** Start Record set **

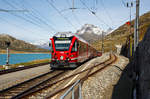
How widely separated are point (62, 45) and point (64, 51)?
0.71m

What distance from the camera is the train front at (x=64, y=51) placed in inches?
630

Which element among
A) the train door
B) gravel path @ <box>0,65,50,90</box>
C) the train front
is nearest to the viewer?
gravel path @ <box>0,65,50,90</box>

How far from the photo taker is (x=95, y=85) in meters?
9.60

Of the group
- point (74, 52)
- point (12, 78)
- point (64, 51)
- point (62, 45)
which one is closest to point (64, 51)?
point (64, 51)

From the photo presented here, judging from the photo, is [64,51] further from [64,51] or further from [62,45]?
[62,45]

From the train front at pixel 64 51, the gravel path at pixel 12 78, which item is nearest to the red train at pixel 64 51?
the train front at pixel 64 51

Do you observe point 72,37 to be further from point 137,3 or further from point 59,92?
point 59,92

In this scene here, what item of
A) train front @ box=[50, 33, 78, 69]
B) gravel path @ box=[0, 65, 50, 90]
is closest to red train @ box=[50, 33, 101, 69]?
train front @ box=[50, 33, 78, 69]

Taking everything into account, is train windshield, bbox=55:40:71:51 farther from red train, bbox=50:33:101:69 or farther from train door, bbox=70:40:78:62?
train door, bbox=70:40:78:62

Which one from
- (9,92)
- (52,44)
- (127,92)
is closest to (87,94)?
(127,92)

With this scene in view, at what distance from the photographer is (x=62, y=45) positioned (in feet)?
53.8

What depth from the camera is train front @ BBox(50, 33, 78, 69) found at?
52.5 feet

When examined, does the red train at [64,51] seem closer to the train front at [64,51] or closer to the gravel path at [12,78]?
the train front at [64,51]

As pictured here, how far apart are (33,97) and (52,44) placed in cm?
914
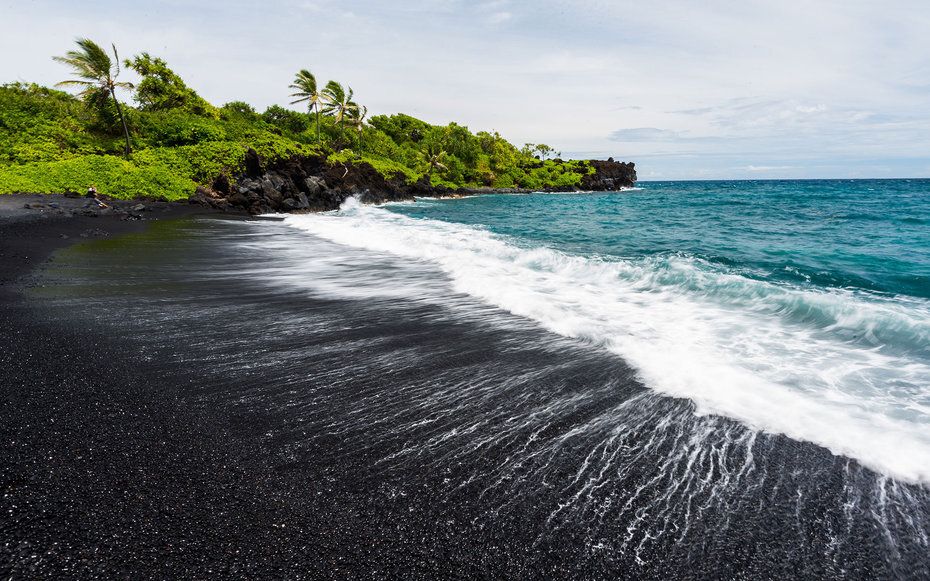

** End Record set **

◆ Short problem
How many of the lines above contain the string "further"? Case counts. Reply with the number alone.

◆ Response to this task
2